Bro Cluster Config details:
[manager]
type=manager
host=localhost

[proxy-1]
type=proxy
host=localhost

[worker-1]
type=worker
host=localhost
interface=eno1
aux_scripts= -C
lb_method=pf_ring
lb_procs=15
pin_cpus=3,5,7,9,11,13,15,17,19,21,23,25,27,29,31

Kakfa Config details:
1 broker
listeners=PLAINTEXT://10.0.81.60:9091
advertised.listeners=PLAINTEXT://10.0.81.60:9091
num.network.threads=60
num.io.threads=120
socket.send.buffer.bytes=102400
socket.receive.buffer.bytes=1024000
socket.request.max.bytes=104857600
log.dirs=/data-kafka/kafka-logs
num.partitions=10
num.recovery.threads.per.data.dir=1
log.flush.interval.messages=10000
log.flush.interval.ms=1000
log.retention.hours=5
log.segment.bytes=1073741824
log.retention.check.interval.ms=300000

(Bro & kafka) are installed and running with a single machine.
Bro Kafka plugin: https://github.com/bro/bro-plugins/tree/master/kafka
librdkafka: librdkafka-0.9.4.tar.gz
Kafka: http://ftp.cuhk.edu.hk/pub/packages/apache.org/kafka/0.10.0.0/kafka_2.11-0.10.0.0.tgz

Bro load the custom scripts, which will reassembly the http data(include full request and response), the data format as below:
{“ts”:1497353836.648655,“sip”:“10.0.85.9”,“sport”:60484,“dip”:“10.0.81.48”,“dport”:80,“protocol”:“http”,“sensor”:“10.0.81.60”,“worker”:“worker-1-3”,“http.request.host”:“10.0.81.48”,“http.request.uri”:"/xab.html",“http.request.method”:“GET”,“http.request.body”:"",“http.request.body_len”:0,“http.request.header_names”:[“HOST”,“USER-AGENT”,“ACCEPT”],“http.request.header_values”:[“10.0.81.48”,“curl/7.51.0”,"/"],“http.request.range_request”:false,“http.request.username”:"",“http.request.password”:"",“http.response.status_code”:200,“http.response.status_msg”:“OK”,“http.response.body”:"\u000a\u000atest\u000a\u000a\u000a",“http.response.body_len”:35,“http.response.header_names”:[“SERVER”,“DATE”,“CONTENT-TYPE”,“CONTENT-LENGTH”,“LAST-MODIFIED”,“CONNECTION”,“ETAG”,“ACCEPT-RANGES”],“http.response.header_values”:[“nginx/1.10.2”,“Tue, 13 Jun 2017 11:37:16 GMT”,“text/html”,“35”,“Tue, 13 Jun 2017 11:25:40 GMT”,“keep-alive”,"\u0022593fcbb4-23\u0022",“bytes”]}

We set up a const variable to limit http response length(like const http_max_body_len: count = 10240;).

Scenario:
The details of configuration as below:

  • Bro capture network flow average size: 700mbps
  • the single http response length: 100kb
  • set the limit of http response length: http.response.body=51200(50kb)

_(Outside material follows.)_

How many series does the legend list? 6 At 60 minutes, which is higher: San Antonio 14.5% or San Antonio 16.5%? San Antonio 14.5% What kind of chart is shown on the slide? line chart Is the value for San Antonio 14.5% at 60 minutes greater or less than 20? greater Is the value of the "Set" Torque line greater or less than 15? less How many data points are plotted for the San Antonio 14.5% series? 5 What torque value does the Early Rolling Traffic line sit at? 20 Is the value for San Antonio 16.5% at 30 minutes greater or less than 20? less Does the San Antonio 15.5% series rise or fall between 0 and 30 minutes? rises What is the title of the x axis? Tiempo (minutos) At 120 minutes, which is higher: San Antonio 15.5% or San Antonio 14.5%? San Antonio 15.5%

System performance status as below:

  • Loopback network flow average size: 1gbps
  • Total disk write: 100MB/s

Test Results:
We used htop and watch /usr/local/bro/bin/broctl top to watch the system and bro status. The OS memory usage grow with time until fill up. The operation system will be unstable.
Bro Manager used 40G+ memory. But each worker memory usage size: 200MB.

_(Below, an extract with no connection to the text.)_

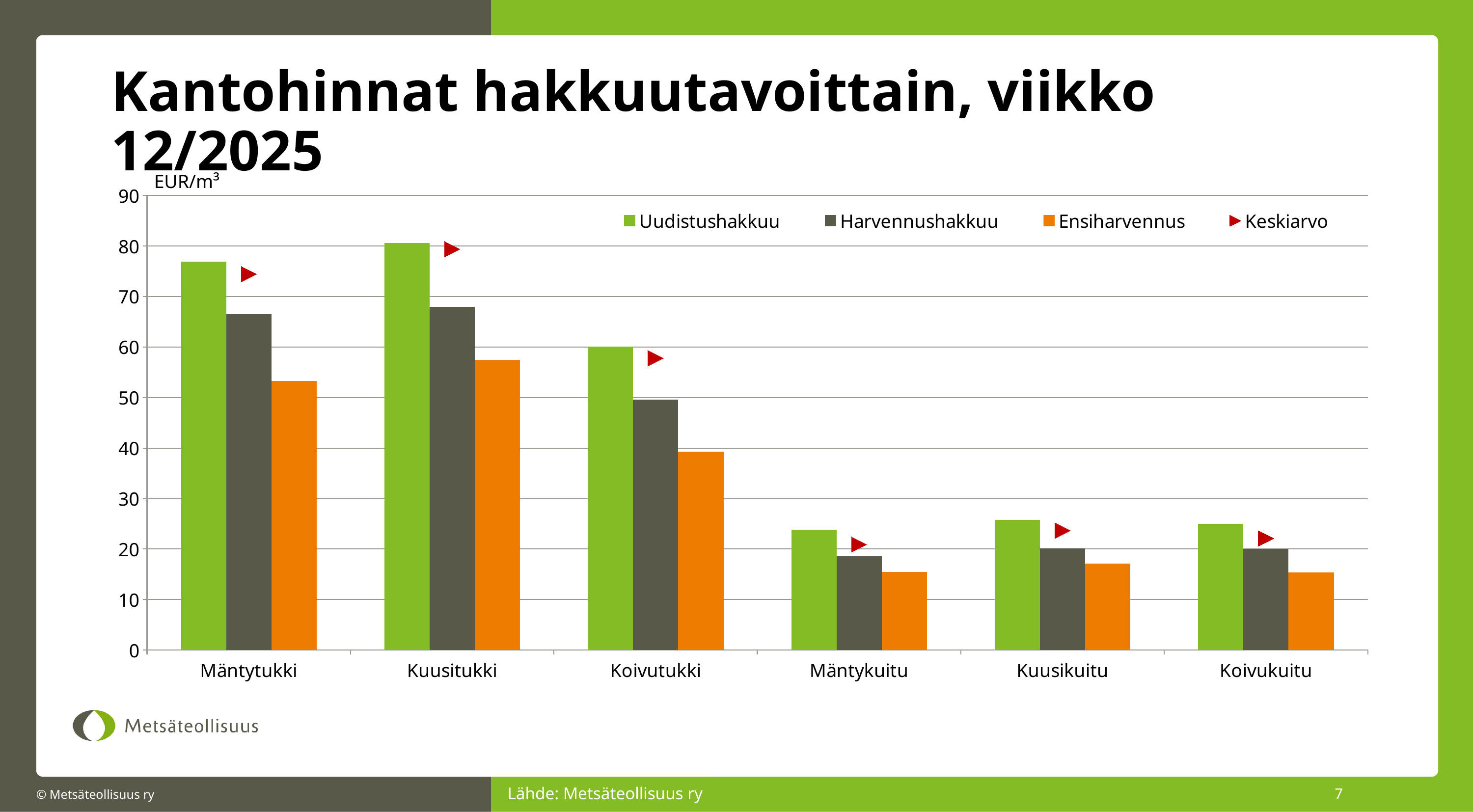
Which is larger, the Uudistushakkuu value for Mäntytukki or for Kuusitukki? Kuusitukki Is the Ensiharvennus value for Mäntytukki greater or less than 50? greater How many series does the legend list? 4 How many categories are shown on the x axis? 6 Is the Uudistushakkuu value for Kuusitukki greater or less than 70? greater Which category has the highest Uudistushakkuu value? Kuusitukki Is the Ensiharvennus value for Kuusikuitu greater or less than 20? less Which is larger, the Harvennushakkuu value for Mäntytukki or for Koivutukki? Mäntytukki Among Mäntytukki, Kuusitukki and Koivutukki, which has the lowest Ensiharvennus value? Koivutukki What kind of chart is shown on the slide? bar chart What unit is shown on the y axis of the chart? EUR/m³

So we performed another test which reduce the limit of http response length to 5kb in bro script. After testing, the bro manager memory usage will remain around 130MB.

In other test, we load 500mbps on NIC and Bro Manager use 4G memory(with 40960 http response data limit), but when we stop the performance test, the Manager memory usage is not reduce, just keep in 4G(we use vmstat durning in test).

In summary, we assume the write rate(Bro Manager write data to Kafka) less than Bro Manager generate the data rate. Which leads to the Bro Manager high memory usage.

The mechanism is correct? Or Bro Manager exist performance issue about write a huge data into Kafka? Or incorrect configuration? Please kindly let me know if you have any recommendation. Thank you so much.

Hi Bro, i'm encountered a performance issue about Bro manager write data to kafka. Can anyone help me please?

...

Bro Cluster Config details:
[manager]
type=manager
host=localhost

[proxy-1]
type=proxy
host=localhost

[worker-1]
type=worker
host=localhost
interface=eno1
aux_scripts= -C
lb_method=pf_ring
lb_procs=15
pin_cpus=3,5,7,9,11,13,15,17,19,21,23,25,27,29,31

...

The mechanism is correct? Or Bro Manager exist performance issue about write a huge data into Kafka? Or incorrect configuration? Please kindly let me know if you have any recommendation. Thank you so much.

You're not running a logger process which will easily double the performance of your cluster. Add

[logger]
type=logger
host=localhost

to your node.cfg

If you install the bro 2.5.1 beta you can have two or more loggers defined:

[logger-1]
type=logger
host=localhost

[logger-2]
type=logger
host=localhost

(This is specifically intended for things like kafka)

I am working on a newer version of the Kafka writer plugin (as a part of the Apache Metron project, which is where the plugin was initially created) which has support for sending to kerberized Kafka, some bug fixes, better debug logging, etc. It currently exists here, but I’m going to be turning it into a bro package and moving it here eventually (once it has more testing). If you’re willing to beta test a bit, perhaps it’s worth giving a shot, in addition to Justin’s comments?

Jon